ASSIGNMENT A:
Please check each statement against the page on tracing AAQ calls with Langfuse, answering yes or no and quoting the words that decide it: (i) in AAQ, each generation is a call to the LiteLLM Proxy Server; (ii) AAQ traces each query to the GET /search endpoint; (iii) Langfuse can be self-hosted.
ASSIGNMENT B:
Carry on the page about tracing AAQ calls with Langfuse, picking up after its last sentence.

*** Opening of SELECTED EXTRACT ***

Tracing your AAQ calls with Langfuse
By integrating Langfuse, a popular LLM observability tool with a generous free tier, you can now track all LLM calls made via AAQ.
What's in a Trace?
With Langfuse enabled, AAQ is set up to trace each query to the POST /search
endpoint.
Each query is represented as a
Trace. If you
click on the Trace ID, you can view the details of the trace. Here is an example for a
/search
call with generate_llm_response
set to true
:
On the right, there are Generations associated with this trace. In AAQ, each generation is each call to the LiteLLM Proxy Server. You can view the series of input checks, RAG ("get_similar_content_async" and "openai/generate-response") and one output check we perform (you can learn more about our Guardrails here). The generation names come from the model names used in your LiteLLM Proxy Server Config.
Why does AAQ need observability?
As we begin piloting AAQ in various use cases, we wanted to be able to track LLM calls so that we can debug, analyze, and improve AAQ's question-answering ability. We are using it to test different prompt templates and guardrails. If you are interested in getting your hands dirty with AAQ's codebase, we imagine this will be useful to you. (Langfuse has a generous free tier and is self-hostable!)

*** Close of SELECTED EXTRACT ***
*** Opening of DATA SUPPLIED ***

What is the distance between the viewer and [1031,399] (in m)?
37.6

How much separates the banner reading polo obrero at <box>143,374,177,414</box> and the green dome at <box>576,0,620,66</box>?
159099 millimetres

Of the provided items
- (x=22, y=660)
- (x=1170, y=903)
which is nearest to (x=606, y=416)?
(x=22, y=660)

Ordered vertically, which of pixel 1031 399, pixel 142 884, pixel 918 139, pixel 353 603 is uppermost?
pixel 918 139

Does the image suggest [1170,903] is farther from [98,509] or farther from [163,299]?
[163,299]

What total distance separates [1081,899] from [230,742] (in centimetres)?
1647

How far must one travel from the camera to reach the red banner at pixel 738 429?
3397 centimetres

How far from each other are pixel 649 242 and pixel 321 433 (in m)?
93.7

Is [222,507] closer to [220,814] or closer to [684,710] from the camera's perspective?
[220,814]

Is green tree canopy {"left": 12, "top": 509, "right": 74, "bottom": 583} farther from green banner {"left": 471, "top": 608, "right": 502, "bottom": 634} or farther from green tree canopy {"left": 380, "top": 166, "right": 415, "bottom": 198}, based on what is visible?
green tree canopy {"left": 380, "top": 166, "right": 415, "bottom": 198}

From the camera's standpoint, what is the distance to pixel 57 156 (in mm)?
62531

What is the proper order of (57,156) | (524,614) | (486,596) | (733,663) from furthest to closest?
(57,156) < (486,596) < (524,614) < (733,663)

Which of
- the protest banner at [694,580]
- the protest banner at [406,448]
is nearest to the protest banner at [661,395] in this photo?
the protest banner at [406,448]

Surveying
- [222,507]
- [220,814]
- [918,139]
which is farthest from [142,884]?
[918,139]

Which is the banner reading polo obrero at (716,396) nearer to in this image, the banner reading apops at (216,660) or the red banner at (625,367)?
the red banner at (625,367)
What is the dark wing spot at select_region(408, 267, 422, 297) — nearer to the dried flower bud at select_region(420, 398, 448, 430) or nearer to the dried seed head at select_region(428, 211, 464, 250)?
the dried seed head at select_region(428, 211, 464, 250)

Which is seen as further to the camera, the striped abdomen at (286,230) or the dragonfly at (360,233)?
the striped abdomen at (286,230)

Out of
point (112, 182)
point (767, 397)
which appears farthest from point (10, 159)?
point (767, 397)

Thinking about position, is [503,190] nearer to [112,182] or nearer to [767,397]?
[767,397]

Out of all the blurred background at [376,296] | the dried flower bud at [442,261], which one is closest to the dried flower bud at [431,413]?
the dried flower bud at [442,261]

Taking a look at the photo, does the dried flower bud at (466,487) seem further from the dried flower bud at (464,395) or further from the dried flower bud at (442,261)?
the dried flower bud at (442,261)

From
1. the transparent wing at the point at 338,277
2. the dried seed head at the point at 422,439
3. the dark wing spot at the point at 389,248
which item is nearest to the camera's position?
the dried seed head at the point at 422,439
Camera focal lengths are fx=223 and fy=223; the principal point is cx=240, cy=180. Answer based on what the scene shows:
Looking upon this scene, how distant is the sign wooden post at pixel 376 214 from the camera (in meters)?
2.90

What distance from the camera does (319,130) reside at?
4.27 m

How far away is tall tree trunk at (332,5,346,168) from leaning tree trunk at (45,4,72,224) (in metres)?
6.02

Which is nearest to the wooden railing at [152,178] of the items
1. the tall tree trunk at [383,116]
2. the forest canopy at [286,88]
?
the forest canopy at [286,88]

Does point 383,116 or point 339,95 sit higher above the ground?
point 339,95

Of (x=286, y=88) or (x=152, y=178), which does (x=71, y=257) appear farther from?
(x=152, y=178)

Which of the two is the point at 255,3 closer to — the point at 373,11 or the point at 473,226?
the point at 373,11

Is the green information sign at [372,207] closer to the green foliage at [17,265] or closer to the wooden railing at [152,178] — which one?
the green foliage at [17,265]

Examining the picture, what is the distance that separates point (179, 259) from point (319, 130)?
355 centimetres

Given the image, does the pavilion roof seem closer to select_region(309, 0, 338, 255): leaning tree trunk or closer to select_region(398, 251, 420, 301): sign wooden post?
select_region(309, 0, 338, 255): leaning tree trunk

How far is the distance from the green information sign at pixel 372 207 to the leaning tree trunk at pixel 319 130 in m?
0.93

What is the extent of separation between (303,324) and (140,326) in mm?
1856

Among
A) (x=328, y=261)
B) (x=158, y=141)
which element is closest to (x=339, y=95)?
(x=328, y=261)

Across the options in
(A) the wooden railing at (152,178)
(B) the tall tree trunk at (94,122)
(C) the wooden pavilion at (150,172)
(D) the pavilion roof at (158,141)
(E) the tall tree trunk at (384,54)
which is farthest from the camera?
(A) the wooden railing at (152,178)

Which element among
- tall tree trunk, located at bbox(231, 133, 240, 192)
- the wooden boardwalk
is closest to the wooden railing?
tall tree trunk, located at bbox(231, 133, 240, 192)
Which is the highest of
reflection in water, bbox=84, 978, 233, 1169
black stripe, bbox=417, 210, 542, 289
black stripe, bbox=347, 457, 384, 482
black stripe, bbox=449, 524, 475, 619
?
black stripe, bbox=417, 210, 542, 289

*** Close of DATA SUPPLIED ***

EXPECTED OUTPUT A:
(i) Yes: "each generation is each call to the LiteLLM Proxy Server"
(ii) No: "AAQ is set up to trace each query to the POST /search"
(iii) Yes: "Langfuse has a generous free tier and is self-hostable!"

EXPECTED OUTPUT B:
So how do I use it?
Sign up to Langfuse, and set the following environment variables in the backend app to get started.
export LANGFUSE=True
export LANGFUSE_PUBLIC_KEY=pk-...
export LANGFUSE_SECRET_KEY=sk-...
export LANGFUSE_HOST=https://cloud.langfuse.com # optional based on your Langfuse host
See more in Config options - Tracing with Langfuse.
What's next?
We want to explore the rich set of features that Langfuse offers, such as evaluation and scoring. One concrete next step is to trace AAQ's Feedback endpoint using Langfuse's Scores.